So the numbers tell us that the mean sea level around India is rising. The term ‘mean sea level’ – or the average height of the ocean – also sounds simple.

As it turns out, tracking it reliably is not simple at all.

Various levels of the sea

Unless you live on the coast and keep a close watch on the ocean’s comings and goings, perhaps the one time you do think about the mean sea level is when talking about the elevation or depth of a place. Official figures put Bengaluru at an average height of around 900 m above mean sea level, for example. Kanchenjunga in Sikkim has a height of around 8,586 m above mean sea level. Some parts of Kerala like Kuttanad are estimated to be a metre or two below mean sea level. Chennai is nearly at sea level.

But the height of the ocean – from any reference surface or point – isn’t constant. There are waves on the ocean’s surface. The combined effects of the gravitational pull of the Sun and the Moon produce high tides and low tides. Then there are weather patterns like storms or the El Niño that constantly move the water around.

The ocean is also not continuous. It is interrupted by lumpy masses in the form of continents and ice sheets, whose different density and therefore gravity pulls the sea slightly toward them. Any change in these masses, say, due to ice sheets melting can affect the gravitational field and change regional sea levels.

Also read: How Do You Measure the Height of a Mountain on Another Planet?

Land masses are also not stationary. They’re subtly, but constantly, moving up or down. Tectonic activity, for instance, can cause land to subside or rise. So can the gradual build-up or removal of sediments deposited by rivers in delta regions like the Sundarbans, or the excessive withdrawal of groundwater.

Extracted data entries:
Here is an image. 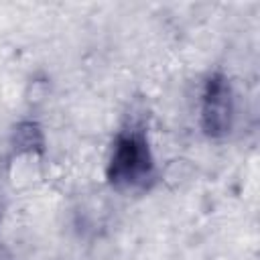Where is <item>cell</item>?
Returning <instances> with one entry per match:
<instances>
[{"label": "cell", "mask_w": 260, "mask_h": 260, "mask_svg": "<svg viewBox=\"0 0 260 260\" xmlns=\"http://www.w3.org/2000/svg\"><path fill=\"white\" fill-rule=\"evenodd\" d=\"M236 118V98L228 75L213 73L205 79L201 91V108H199V124L205 136L209 138H225L234 128Z\"/></svg>", "instance_id": "obj_2"}, {"label": "cell", "mask_w": 260, "mask_h": 260, "mask_svg": "<svg viewBox=\"0 0 260 260\" xmlns=\"http://www.w3.org/2000/svg\"><path fill=\"white\" fill-rule=\"evenodd\" d=\"M106 179L118 191H146L154 183L156 165L140 122H130L118 130L112 142Z\"/></svg>", "instance_id": "obj_1"}, {"label": "cell", "mask_w": 260, "mask_h": 260, "mask_svg": "<svg viewBox=\"0 0 260 260\" xmlns=\"http://www.w3.org/2000/svg\"><path fill=\"white\" fill-rule=\"evenodd\" d=\"M12 144L16 152L43 154L45 152V134L37 122H20L14 128Z\"/></svg>", "instance_id": "obj_3"}, {"label": "cell", "mask_w": 260, "mask_h": 260, "mask_svg": "<svg viewBox=\"0 0 260 260\" xmlns=\"http://www.w3.org/2000/svg\"><path fill=\"white\" fill-rule=\"evenodd\" d=\"M0 260H10V256H8V252L4 248H0Z\"/></svg>", "instance_id": "obj_4"}]
</instances>
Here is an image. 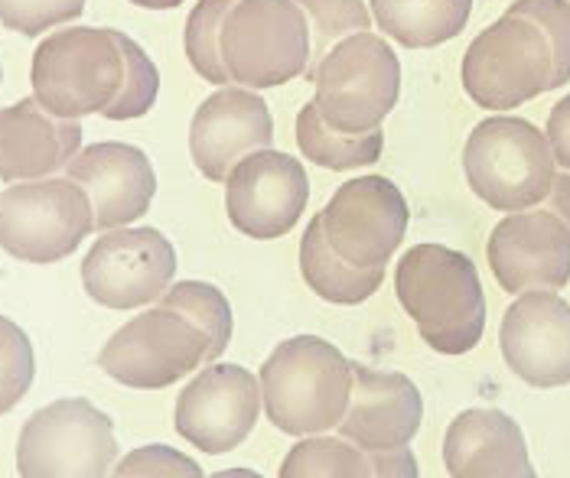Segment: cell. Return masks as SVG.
<instances>
[{
  "mask_svg": "<svg viewBox=\"0 0 570 478\" xmlns=\"http://www.w3.org/2000/svg\"><path fill=\"white\" fill-rule=\"evenodd\" d=\"M262 381L242 365H209L176 397V434L222 456L238 449L262 417Z\"/></svg>",
  "mask_w": 570,
  "mask_h": 478,
  "instance_id": "cell-13",
  "label": "cell"
},
{
  "mask_svg": "<svg viewBox=\"0 0 570 478\" xmlns=\"http://www.w3.org/2000/svg\"><path fill=\"white\" fill-rule=\"evenodd\" d=\"M98 365L125 388L160 391L206 365V339L183 312L160 303L121 326L105 342Z\"/></svg>",
  "mask_w": 570,
  "mask_h": 478,
  "instance_id": "cell-10",
  "label": "cell"
},
{
  "mask_svg": "<svg viewBox=\"0 0 570 478\" xmlns=\"http://www.w3.org/2000/svg\"><path fill=\"white\" fill-rule=\"evenodd\" d=\"M541 206L548 212H554L570 228V173H554L551 192H548V199Z\"/></svg>",
  "mask_w": 570,
  "mask_h": 478,
  "instance_id": "cell-36",
  "label": "cell"
},
{
  "mask_svg": "<svg viewBox=\"0 0 570 478\" xmlns=\"http://www.w3.org/2000/svg\"><path fill=\"white\" fill-rule=\"evenodd\" d=\"M297 147L309 163L343 173V170H362V167L379 163L385 150V133L382 128L368 133L336 131L320 118V111L309 101L297 114Z\"/></svg>",
  "mask_w": 570,
  "mask_h": 478,
  "instance_id": "cell-24",
  "label": "cell"
},
{
  "mask_svg": "<svg viewBox=\"0 0 570 478\" xmlns=\"http://www.w3.org/2000/svg\"><path fill=\"white\" fill-rule=\"evenodd\" d=\"M509 13L528 17L531 23L541 27L548 37L551 56H554V76L551 88H561L570 82V0H515Z\"/></svg>",
  "mask_w": 570,
  "mask_h": 478,
  "instance_id": "cell-31",
  "label": "cell"
},
{
  "mask_svg": "<svg viewBox=\"0 0 570 478\" xmlns=\"http://www.w3.org/2000/svg\"><path fill=\"white\" fill-rule=\"evenodd\" d=\"M115 476L131 478V476H183V478H199L203 469L196 459L176 452L170 446H144L134 449L131 456H125L121 462H115L111 469Z\"/></svg>",
  "mask_w": 570,
  "mask_h": 478,
  "instance_id": "cell-33",
  "label": "cell"
},
{
  "mask_svg": "<svg viewBox=\"0 0 570 478\" xmlns=\"http://www.w3.org/2000/svg\"><path fill=\"white\" fill-rule=\"evenodd\" d=\"M307 79L316 86L313 108L343 133H368L395 111L401 94L397 52L372 30L352 33L333 46Z\"/></svg>",
  "mask_w": 570,
  "mask_h": 478,
  "instance_id": "cell-5",
  "label": "cell"
},
{
  "mask_svg": "<svg viewBox=\"0 0 570 478\" xmlns=\"http://www.w3.org/2000/svg\"><path fill=\"white\" fill-rule=\"evenodd\" d=\"M86 0H0V23L20 37H40L59 23L79 20Z\"/></svg>",
  "mask_w": 570,
  "mask_h": 478,
  "instance_id": "cell-32",
  "label": "cell"
},
{
  "mask_svg": "<svg viewBox=\"0 0 570 478\" xmlns=\"http://www.w3.org/2000/svg\"><path fill=\"white\" fill-rule=\"evenodd\" d=\"M307 199V170L297 157L274 147L245 157L225 179L228 221L255 241L287 235L304 216Z\"/></svg>",
  "mask_w": 570,
  "mask_h": 478,
  "instance_id": "cell-14",
  "label": "cell"
},
{
  "mask_svg": "<svg viewBox=\"0 0 570 478\" xmlns=\"http://www.w3.org/2000/svg\"><path fill=\"white\" fill-rule=\"evenodd\" d=\"M544 137H548V143H551V153H554L558 167L570 170V94L568 98H561V101L551 108Z\"/></svg>",
  "mask_w": 570,
  "mask_h": 478,
  "instance_id": "cell-34",
  "label": "cell"
},
{
  "mask_svg": "<svg viewBox=\"0 0 570 478\" xmlns=\"http://www.w3.org/2000/svg\"><path fill=\"white\" fill-rule=\"evenodd\" d=\"M118 43L125 52V82L118 98L101 111V118L108 121H134V118H144L157 94H160V72L154 66V59L140 49V43H134L128 33L118 30Z\"/></svg>",
  "mask_w": 570,
  "mask_h": 478,
  "instance_id": "cell-29",
  "label": "cell"
},
{
  "mask_svg": "<svg viewBox=\"0 0 570 478\" xmlns=\"http://www.w3.org/2000/svg\"><path fill=\"white\" fill-rule=\"evenodd\" d=\"M66 176L86 189L95 212V231L134 225L137 218L147 216L157 192V173L147 153L118 140L79 150L66 167Z\"/></svg>",
  "mask_w": 570,
  "mask_h": 478,
  "instance_id": "cell-18",
  "label": "cell"
},
{
  "mask_svg": "<svg viewBox=\"0 0 570 478\" xmlns=\"http://www.w3.org/2000/svg\"><path fill=\"white\" fill-rule=\"evenodd\" d=\"M176 273V251L157 228H108L82 261V287L105 309H140L160 300Z\"/></svg>",
  "mask_w": 570,
  "mask_h": 478,
  "instance_id": "cell-11",
  "label": "cell"
},
{
  "mask_svg": "<svg viewBox=\"0 0 570 478\" xmlns=\"http://www.w3.org/2000/svg\"><path fill=\"white\" fill-rule=\"evenodd\" d=\"M115 462V424L86 397H66L37 410L17 442V472L30 478L108 476Z\"/></svg>",
  "mask_w": 570,
  "mask_h": 478,
  "instance_id": "cell-9",
  "label": "cell"
},
{
  "mask_svg": "<svg viewBox=\"0 0 570 478\" xmlns=\"http://www.w3.org/2000/svg\"><path fill=\"white\" fill-rule=\"evenodd\" d=\"M95 231V212L76 179H27L0 192V248L23 263H56Z\"/></svg>",
  "mask_w": 570,
  "mask_h": 478,
  "instance_id": "cell-7",
  "label": "cell"
},
{
  "mask_svg": "<svg viewBox=\"0 0 570 478\" xmlns=\"http://www.w3.org/2000/svg\"><path fill=\"white\" fill-rule=\"evenodd\" d=\"M235 3L238 0H199L183 30L186 59L196 69V76L206 79L209 86H232V76L222 59V27Z\"/></svg>",
  "mask_w": 570,
  "mask_h": 478,
  "instance_id": "cell-27",
  "label": "cell"
},
{
  "mask_svg": "<svg viewBox=\"0 0 570 478\" xmlns=\"http://www.w3.org/2000/svg\"><path fill=\"white\" fill-rule=\"evenodd\" d=\"M443 466L460 478L534 476L525 434L502 410H463L443 436Z\"/></svg>",
  "mask_w": 570,
  "mask_h": 478,
  "instance_id": "cell-21",
  "label": "cell"
},
{
  "mask_svg": "<svg viewBox=\"0 0 570 478\" xmlns=\"http://www.w3.org/2000/svg\"><path fill=\"white\" fill-rule=\"evenodd\" d=\"M463 173L476 199L495 212H525L548 199L558 173L548 137L525 118L480 121L463 147Z\"/></svg>",
  "mask_w": 570,
  "mask_h": 478,
  "instance_id": "cell-3",
  "label": "cell"
},
{
  "mask_svg": "<svg viewBox=\"0 0 570 478\" xmlns=\"http://www.w3.org/2000/svg\"><path fill=\"white\" fill-rule=\"evenodd\" d=\"M222 59L242 88H277L307 76L309 27L294 0H238L222 27Z\"/></svg>",
  "mask_w": 570,
  "mask_h": 478,
  "instance_id": "cell-6",
  "label": "cell"
},
{
  "mask_svg": "<svg viewBox=\"0 0 570 478\" xmlns=\"http://www.w3.org/2000/svg\"><path fill=\"white\" fill-rule=\"evenodd\" d=\"M424 400L411 378L397 371H379L352 361V397L340 436L352 439L365 452H385L411 446L421 430Z\"/></svg>",
  "mask_w": 570,
  "mask_h": 478,
  "instance_id": "cell-19",
  "label": "cell"
},
{
  "mask_svg": "<svg viewBox=\"0 0 570 478\" xmlns=\"http://www.w3.org/2000/svg\"><path fill=\"white\" fill-rule=\"evenodd\" d=\"M264 417L287 436L330 434L352 397V361L320 336H294L262 368Z\"/></svg>",
  "mask_w": 570,
  "mask_h": 478,
  "instance_id": "cell-2",
  "label": "cell"
},
{
  "mask_svg": "<svg viewBox=\"0 0 570 478\" xmlns=\"http://www.w3.org/2000/svg\"><path fill=\"white\" fill-rule=\"evenodd\" d=\"M401 309L440 355H466L485 329V297L476 263L443 245H414L395 270Z\"/></svg>",
  "mask_w": 570,
  "mask_h": 478,
  "instance_id": "cell-1",
  "label": "cell"
},
{
  "mask_svg": "<svg viewBox=\"0 0 570 478\" xmlns=\"http://www.w3.org/2000/svg\"><path fill=\"white\" fill-rule=\"evenodd\" d=\"M407 218L401 189L385 176L343 182L320 212L330 248L355 267H389L407 235Z\"/></svg>",
  "mask_w": 570,
  "mask_h": 478,
  "instance_id": "cell-12",
  "label": "cell"
},
{
  "mask_svg": "<svg viewBox=\"0 0 570 478\" xmlns=\"http://www.w3.org/2000/svg\"><path fill=\"white\" fill-rule=\"evenodd\" d=\"M37 361H33V346L30 336L0 316V417L10 414L33 385Z\"/></svg>",
  "mask_w": 570,
  "mask_h": 478,
  "instance_id": "cell-30",
  "label": "cell"
},
{
  "mask_svg": "<svg viewBox=\"0 0 570 478\" xmlns=\"http://www.w3.org/2000/svg\"><path fill=\"white\" fill-rule=\"evenodd\" d=\"M294 3L304 10L309 27L307 72L340 40H346L352 33H365L375 23L365 0H294Z\"/></svg>",
  "mask_w": 570,
  "mask_h": 478,
  "instance_id": "cell-28",
  "label": "cell"
},
{
  "mask_svg": "<svg viewBox=\"0 0 570 478\" xmlns=\"http://www.w3.org/2000/svg\"><path fill=\"white\" fill-rule=\"evenodd\" d=\"M301 273L309 290L333 306L365 303L385 283V267H355L330 248L320 216L309 221L301 238Z\"/></svg>",
  "mask_w": 570,
  "mask_h": 478,
  "instance_id": "cell-23",
  "label": "cell"
},
{
  "mask_svg": "<svg viewBox=\"0 0 570 478\" xmlns=\"http://www.w3.org/2000/svg\"><path fill=\"white\" fill-rule=\"evenodd\" d=\"M375 27L407 49H434L460 37L473 0H368Z\"/></svg>",
  "mask_w": 570,
  "mask_h": 478,
  "instance_id": "cell-22",
  "label": "cell"
},
{
  "mask_svg": "<svg viewBox=\"0 0 570 478\" xmlns=\"http://www.w3.org/2000/svg\"><path fill=\"white\" fill-rule=\"evenodd\" d=\"M460 76L473 104L485 111H512L551 91L554 56L538 23L505 13L470 43Z\"/></svg>",
  "mask_w": 570,
  "mask_h": 478,
  "instance_id": "cell-8",
  "label": "cell"
},
{
  "mask_svg": "<svg viewBox=\"0 0 570 478\" xmlns=\"http://www.w3.org/2000/svg\"><path fill=\"white\" fill-rule=\"evenodd\" d=\"M82 150L79 121L56 118L37 98L0 108V179L27 182L66 170Z\"/></svg>",
  "mask_w": 570,
  "mask_h": 478,
  "instance_id": "cell-20",
  "label": "cell"
},
{
  "mask_svg": "<svg viewBox=\"0 0 570 478\" xmlns=\"http://www.w3.org/2000/svg\"><path fill=\"white\" fill-rule=\"evenodd\" d=\"M499 348L528 388L551 391L570 385V303L558 290H525L505 309Z\"/></svg>",
  "mask_w": 570,
  "mask_h": 478,
  "instance_id": "cell-16",
  "label": "cell"
},
{
  "mask_svg": "<svg viewBox=\"0 0 570 478\" xmlns=\"http://www.w3.org/2000/svg\"><path fill=\"white\" fill-rule=\"evenodd\" d=\"M284 478H372L375 462L372 452L355 446L346 436L313 434L301 436V442L287 452Z\"/></svg>",
  "mask_w": 570,
  "mask_h": 478,
  "instance_id": "cell-25",
  "label": "cell"
},
{
  "mask_svg": "<svg viewBox=\"0 0 570 478\" xmlns=\"http://www.w3.org/2000/svg\"><path fill=\"white\" fill-rule=\"evenodd\" d=\"M485 258L505 293L561 290L570 280V228L544 206L509 212L492 228Z\"/></svg>",
  "mask_w": 570,
  "mask_h": 478,
  "instance_id": "cell-15",
  "label": "cell"
},
{
  "mask_svg": "<svg viewBox=\"0 0 570 478\" xmlns=\"http://www.w3.org/2000/svg\"><path fill=\"white\" fill-rule=\"evenodd\" d=\"M160 303L183 312L206 339V365L219 361L222 351L232 342V306L219 287L203 280H183L170 283V290L160 297Z\"/></svg>",
  "mask_w": 570,
  "mask_h": 478,
  "instance_id": "cell-26",
  "label": "cell"
},
{
  "mask_svg": "<svg viewBox=\"0 0 570 478\" xmlns=\"http://www.w3.org/2000/svg\"><path fill=\"white\" fill-rule=\"evenodd\" d=\"M33 98L56 118L82 121L101 114L125 82V52L118 30L66 27L33 52Z\"/></svg>",
  "mask_w": 570,
  "mask_h": 478,
  "instance_id": "cell-4",
  "label": "cell"
},
{
  "mask_svg": "<svg viewBox=\"0 0 570 478\" xmlns=\"http://www.w3.org/2000/svg\"><path fill=\"white\" fill-rule=\"evenodd\" d=\"M134 7H144V10H174L183 0H131Z\"/></svg>",
  "mask_w": 570,
  "mask_h": 478,
  "instance_id": "cell-37",
  "label": "cell"
},
{
  "mask_svg": "<svg viewBox=\"0 0 570 478\" xmlns=\"http://www.w3.org/2000/svg\"><path fill=\"white\" fill-rule=\"evenodd\" d=\"M372 462H375V476H382V478L417 476V459H414L411 446L385 449V452H372Z\"/></svg>",
  "mask_w": 570,
  "mask_h": 478,
  "instance_id": "cell-35",
  "label": "cell"
},
{
  "mask_svg": "<svg viewBox=\"0 0 570 478\" xmlns=\"http://www.w3.org/2000/svg\"><path fill=\"white\" fill-rule=\"evenodd\" d=\"M271 143L274 118L255 88L222 86L193 114L189 153L196 170L213 182H225L245 157L267 150Z\"/></svg>",
  "mask_w": 570,
  "mask_h": 478,
  "instance_id": "cell-17",
  "label": "cell"
}]
</instances>
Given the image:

PROBLEMS TO SOLVE:
**A.** According to the sea-level text, roughly how high above mean sea level is Bengaluru?
**B.** Using the sea-level text, explain how melting ice sheets can alter regional sea levels.
**C.** Write the next part of the sea-level text, picking up after its final sentence.
These rows were drawn from a separate source.

OUTPUTS:
**A.** Around 900 m.

**B.** Continents and ice sheets differ in density and therefore in gravity, so they pull the sea slightly toward them. When these masses change, for example as ice sheets melt, the gravitational field shifts and regional sea levels change with it.

**C.**
There were also massive ice sheets covering much of North America, and Northern Europe in the last glacial period, about 20,000 years ago. As the planet’s surface warmed, the ice melted and retreated to the sea, and land – no longer saddled by the weight – began to rebound, and continues to do so very slowly. Think of how your mattress resumes its original shape after you get up.

To understand how the sea level is changing in relation to your city, town or village, we need to account for both the land’s and the ocean’s movements. “If land subsides, or goes down, then you feel that sea level is rising. If there’s no subsidence, then we get to see the actual sea level,” M. Ravichandran, director of the National Centre for Polar and Ocean Research in Vasco da Gama, said.

So how do scientists determine if sea level is rising or not?

Tide gauges

An analog float mechanical tide gauge at the Raffles Lighthouse Museum, Singapore. Photo: surveying/Flickr, CC BY 2.0

To get a sense of changing sea levels in the 20th century, scientists have banked principally on instruments called tide gauges. These devices, installed within observatories along the Indian coast and on some islands, measure how the sea level changes relative to the point on land where the observatory is built – also called the relative sea level.

India’s tide gauges are mostly mechanical: any change in water level displaces a float, whose movement is conveyed to a needle that records the ups and downs of the water on a graph chart wound around a rotating drum. The charts are then sent to the Survey of India office in Dehradun, the central agency responsible for managing tide gauges in the country, where researchers extract the data and record it digitally for further analysis, according to S.K. Singh, former director of the geodetic and research branch of the Survey of India.

In many places around the world, float-activated tide gauges have been replaced by electronic or other kinds of gauges. But in India, these old gauge types continue to be in use. They’re also typically more reliable.

There are 36 tide-gauge observatories on India’s mainland coastline and islands, Singh added, although he wasn’t sure how many were functional at the moment.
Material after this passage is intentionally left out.